TASKS TO COMPLETE
1. Decide whether each statement agrees with the Desert Hot Springs article. Mark each yes or no and quote the words of the article that settle it. (a) The city filed for Chapter 9 bankruptcy in 2014. (b) Seventy percent of voters supported allowing indoor cannabis cultivation. (c) The city has issued permits to more than 30 growers.
2. List every number that the Desert Hot Springs article writes with numerals, in the order they appear.
3. Pick up the Desert Hot Springs article after its final sentence and keep writing it.

SOURCE PASSAGE: Begin

Pot Will Revive Small-Town America


by Doug Casey, International Man:

As I write, the US is experiencing its biggest change in generations.

And the story of Desert Hot Springs, California, is the key to understanding it all.

You’ve probably never heard of this small town of 29,000 people. It’s the forgotten neighbor of storied Palm Springs.

Like many US cities, Desert Hot Springs had chronic financial problems. The city filed for Chapter 9 municipal bankruptcy in 2001. Then it nearly went bankrupt again in 2014, when the city declared a fiscal emergency.

Desperate to solve their financial troubles, the people of Desert Hot Springs opened their minds to a new idea.

They voted to become the first place in California to allow indoor cannabis cultivation on an industrial scale. A full 70% were in favor.

The city would, of course, tax these operations.

Local politicians had nixed the idea before. But the risk of two bankruptcies in 15 years changed their minds. Necessity has a way of doing that.

This once-dying town is now experiencing a renaissance. Since the vote, it’s issued permits to more than 30 growers for over 3 million square feet of cannabis cultivation.

SOURCE PASSAGE: End
ENTRIES PROVIDED: Begin

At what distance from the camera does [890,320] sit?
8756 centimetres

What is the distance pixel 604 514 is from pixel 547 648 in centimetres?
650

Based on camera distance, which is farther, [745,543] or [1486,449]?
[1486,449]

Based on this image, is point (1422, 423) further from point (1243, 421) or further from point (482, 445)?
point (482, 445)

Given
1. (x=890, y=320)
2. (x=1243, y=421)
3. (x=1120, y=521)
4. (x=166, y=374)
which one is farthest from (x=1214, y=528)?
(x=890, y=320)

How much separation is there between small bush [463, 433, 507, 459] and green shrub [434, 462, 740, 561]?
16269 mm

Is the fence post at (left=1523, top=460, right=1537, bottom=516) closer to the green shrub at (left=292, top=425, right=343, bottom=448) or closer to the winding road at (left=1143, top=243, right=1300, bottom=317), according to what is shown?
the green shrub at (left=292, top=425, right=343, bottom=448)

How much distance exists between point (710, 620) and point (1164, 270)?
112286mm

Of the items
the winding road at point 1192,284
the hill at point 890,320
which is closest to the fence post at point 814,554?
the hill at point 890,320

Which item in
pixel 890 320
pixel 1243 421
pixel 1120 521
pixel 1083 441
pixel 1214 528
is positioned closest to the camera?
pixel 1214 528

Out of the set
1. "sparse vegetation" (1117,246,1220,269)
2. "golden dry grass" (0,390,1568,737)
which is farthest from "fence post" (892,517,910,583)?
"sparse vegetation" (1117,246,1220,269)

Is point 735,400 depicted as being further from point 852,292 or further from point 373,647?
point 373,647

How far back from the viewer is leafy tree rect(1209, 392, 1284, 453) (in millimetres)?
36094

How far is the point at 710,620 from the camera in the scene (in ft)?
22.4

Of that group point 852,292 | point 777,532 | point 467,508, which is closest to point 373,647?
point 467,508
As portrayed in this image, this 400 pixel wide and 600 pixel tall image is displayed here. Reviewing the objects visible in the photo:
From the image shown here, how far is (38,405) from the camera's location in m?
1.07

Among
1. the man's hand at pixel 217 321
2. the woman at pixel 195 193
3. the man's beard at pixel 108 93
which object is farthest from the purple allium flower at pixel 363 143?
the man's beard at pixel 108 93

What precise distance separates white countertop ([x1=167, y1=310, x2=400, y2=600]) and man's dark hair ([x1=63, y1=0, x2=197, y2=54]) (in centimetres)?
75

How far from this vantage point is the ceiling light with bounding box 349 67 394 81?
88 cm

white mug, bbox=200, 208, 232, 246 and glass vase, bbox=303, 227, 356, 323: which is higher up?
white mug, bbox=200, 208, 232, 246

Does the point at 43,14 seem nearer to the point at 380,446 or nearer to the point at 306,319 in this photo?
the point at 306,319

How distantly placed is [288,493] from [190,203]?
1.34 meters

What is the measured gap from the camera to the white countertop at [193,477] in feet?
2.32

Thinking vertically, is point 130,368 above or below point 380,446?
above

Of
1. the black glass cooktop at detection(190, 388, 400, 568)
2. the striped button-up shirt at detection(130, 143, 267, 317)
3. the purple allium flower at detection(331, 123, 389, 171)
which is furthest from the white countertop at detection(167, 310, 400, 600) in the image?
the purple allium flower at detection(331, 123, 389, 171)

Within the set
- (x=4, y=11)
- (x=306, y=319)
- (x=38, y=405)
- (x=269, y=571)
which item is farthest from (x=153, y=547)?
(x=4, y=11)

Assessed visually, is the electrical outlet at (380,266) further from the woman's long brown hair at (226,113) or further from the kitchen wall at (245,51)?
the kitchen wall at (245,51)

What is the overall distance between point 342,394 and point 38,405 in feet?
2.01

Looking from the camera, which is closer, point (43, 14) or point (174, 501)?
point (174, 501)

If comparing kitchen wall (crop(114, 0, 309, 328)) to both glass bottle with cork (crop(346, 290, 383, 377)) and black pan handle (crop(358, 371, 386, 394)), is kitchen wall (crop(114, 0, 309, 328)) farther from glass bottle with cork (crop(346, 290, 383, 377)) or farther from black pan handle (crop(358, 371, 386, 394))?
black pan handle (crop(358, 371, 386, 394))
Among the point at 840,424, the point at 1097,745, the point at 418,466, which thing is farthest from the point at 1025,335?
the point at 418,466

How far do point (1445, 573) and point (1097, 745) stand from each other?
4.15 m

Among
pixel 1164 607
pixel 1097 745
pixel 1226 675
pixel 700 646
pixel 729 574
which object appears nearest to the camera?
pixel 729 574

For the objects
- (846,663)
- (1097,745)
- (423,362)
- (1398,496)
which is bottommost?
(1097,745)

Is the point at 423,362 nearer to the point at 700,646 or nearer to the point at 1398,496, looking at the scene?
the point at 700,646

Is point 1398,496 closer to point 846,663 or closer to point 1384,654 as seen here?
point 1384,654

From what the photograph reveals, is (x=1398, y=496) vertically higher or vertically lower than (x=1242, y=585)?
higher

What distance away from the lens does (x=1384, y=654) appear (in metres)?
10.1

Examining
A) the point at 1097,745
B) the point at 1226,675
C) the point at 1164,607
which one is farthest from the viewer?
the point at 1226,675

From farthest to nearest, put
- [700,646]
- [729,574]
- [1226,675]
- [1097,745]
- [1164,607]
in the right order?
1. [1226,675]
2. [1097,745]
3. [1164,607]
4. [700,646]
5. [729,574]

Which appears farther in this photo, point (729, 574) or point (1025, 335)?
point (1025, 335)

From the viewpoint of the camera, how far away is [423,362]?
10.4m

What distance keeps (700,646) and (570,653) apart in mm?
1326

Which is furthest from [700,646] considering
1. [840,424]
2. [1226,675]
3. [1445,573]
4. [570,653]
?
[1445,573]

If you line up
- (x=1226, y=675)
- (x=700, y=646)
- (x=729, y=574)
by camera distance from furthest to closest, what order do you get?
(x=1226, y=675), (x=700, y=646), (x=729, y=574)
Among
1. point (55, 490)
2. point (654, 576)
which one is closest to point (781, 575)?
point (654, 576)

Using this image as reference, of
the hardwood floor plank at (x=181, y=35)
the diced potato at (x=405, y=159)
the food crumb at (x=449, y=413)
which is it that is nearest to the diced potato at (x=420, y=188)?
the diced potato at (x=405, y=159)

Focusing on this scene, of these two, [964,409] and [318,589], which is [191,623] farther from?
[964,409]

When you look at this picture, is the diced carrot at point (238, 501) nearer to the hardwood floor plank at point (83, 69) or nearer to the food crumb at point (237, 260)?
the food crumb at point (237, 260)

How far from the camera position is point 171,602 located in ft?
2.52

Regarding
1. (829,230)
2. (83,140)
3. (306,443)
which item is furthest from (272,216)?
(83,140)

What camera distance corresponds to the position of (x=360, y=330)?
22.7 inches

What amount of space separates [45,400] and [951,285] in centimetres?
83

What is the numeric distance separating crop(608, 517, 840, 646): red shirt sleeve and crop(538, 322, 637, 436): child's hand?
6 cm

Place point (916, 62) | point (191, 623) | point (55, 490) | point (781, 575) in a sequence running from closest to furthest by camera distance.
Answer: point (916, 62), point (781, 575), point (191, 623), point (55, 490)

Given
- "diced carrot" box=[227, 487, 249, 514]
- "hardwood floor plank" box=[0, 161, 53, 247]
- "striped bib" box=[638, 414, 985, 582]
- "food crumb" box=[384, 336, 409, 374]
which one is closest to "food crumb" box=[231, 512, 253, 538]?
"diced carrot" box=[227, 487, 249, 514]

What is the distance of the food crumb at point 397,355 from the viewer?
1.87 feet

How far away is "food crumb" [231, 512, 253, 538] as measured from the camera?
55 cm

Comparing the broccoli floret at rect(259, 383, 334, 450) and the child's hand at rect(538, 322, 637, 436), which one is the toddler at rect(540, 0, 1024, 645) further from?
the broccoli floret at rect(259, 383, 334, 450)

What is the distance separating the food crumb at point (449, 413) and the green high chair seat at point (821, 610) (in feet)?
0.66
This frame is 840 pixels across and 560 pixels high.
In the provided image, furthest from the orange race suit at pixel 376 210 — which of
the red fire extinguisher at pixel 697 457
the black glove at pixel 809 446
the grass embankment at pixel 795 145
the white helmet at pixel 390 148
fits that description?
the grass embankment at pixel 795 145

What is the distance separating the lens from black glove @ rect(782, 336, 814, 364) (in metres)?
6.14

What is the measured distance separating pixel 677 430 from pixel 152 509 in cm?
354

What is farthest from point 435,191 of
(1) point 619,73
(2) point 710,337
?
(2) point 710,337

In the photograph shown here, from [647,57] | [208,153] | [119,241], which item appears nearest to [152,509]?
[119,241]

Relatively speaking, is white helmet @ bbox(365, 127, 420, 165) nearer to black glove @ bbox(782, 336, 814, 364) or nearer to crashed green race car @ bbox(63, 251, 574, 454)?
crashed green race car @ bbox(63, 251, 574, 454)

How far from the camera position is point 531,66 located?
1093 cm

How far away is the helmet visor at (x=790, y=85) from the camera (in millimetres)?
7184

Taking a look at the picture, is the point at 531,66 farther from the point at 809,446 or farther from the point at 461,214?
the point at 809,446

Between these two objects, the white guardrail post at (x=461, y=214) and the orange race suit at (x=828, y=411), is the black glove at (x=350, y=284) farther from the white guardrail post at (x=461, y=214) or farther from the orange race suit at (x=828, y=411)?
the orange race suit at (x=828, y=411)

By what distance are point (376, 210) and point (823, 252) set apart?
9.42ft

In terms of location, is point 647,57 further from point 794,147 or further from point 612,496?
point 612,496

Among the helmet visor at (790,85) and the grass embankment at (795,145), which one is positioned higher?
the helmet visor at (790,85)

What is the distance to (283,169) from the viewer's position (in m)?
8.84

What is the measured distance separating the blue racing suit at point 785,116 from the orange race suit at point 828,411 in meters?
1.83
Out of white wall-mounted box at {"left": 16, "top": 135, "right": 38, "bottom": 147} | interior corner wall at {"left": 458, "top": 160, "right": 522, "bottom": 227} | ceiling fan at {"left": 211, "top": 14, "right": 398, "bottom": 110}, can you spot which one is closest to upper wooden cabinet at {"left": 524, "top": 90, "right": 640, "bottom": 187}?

ENTRIES PROVIDED: End

ANSWERS BY ITEM
1.
(a) No: "The city filed for Chapter 9 municipal bankruptcy in 2001."
(b) Yes: "A full 70% were in favor."
(c) Yes: "it’s issued permits to more than 30 growers"

2. 29,000; 9 (in "Chapter 9"); 2001; 2014; 70%; 15; 30; 3 (in "3 million")

3.
Hundreds of new jobs have been created. Previously vacant industrial real estate is buzzing with activity.

The city now has a $15 million budget to pay government employees and run the town. Yet it’s soon expected to take in $50 million in cannabis taxes alone.

Desert Hot Springs has gone from a dying town with big money troubles to a booming city with more cash than it knows what to do with.

This is why widespread cannabis legalization is inevitable… money.

It’s also imminent. After all, 29 states plus Washington, DC have already legalized medical marijuana. And nine states (plus DC) have approved recreational use, including Vermont earlier this year.

It’s only a matter of time before other states do the same. There’s too much money and too many jobs at stake not to.

Just look at Colorado. In 2016, its marijuana industry generated $1.3 billion in sales. It also created 18,000 full-time jobs. And that’s just one state.

Even Republicans Are Pro-Pot Now
In the past few years, attitudes toward marijuana have radically changed. According to a recent Gallup poll, 64% of Americans say cannabis should be totally legal. That’s the highest level of support since polling on this issue started 48 years ago.

Today, opposition to legalization has dropped to an all-time low of just 34%. Plus, a majority of Democrats and Republicans support cannabis legalization… so it’s bipartisan.

Support has also more than doubled since 2000. And, as you can see in the chart below, it’s continuing to grow.

Meanwhile, serious efforts are underway to legalize recreational cannabis in Rhode Island, Connecticut, and a handful of other states.

And then there’s New Jersey. The state’s new governor pledged to legalize recreational cannabis by the end of the year.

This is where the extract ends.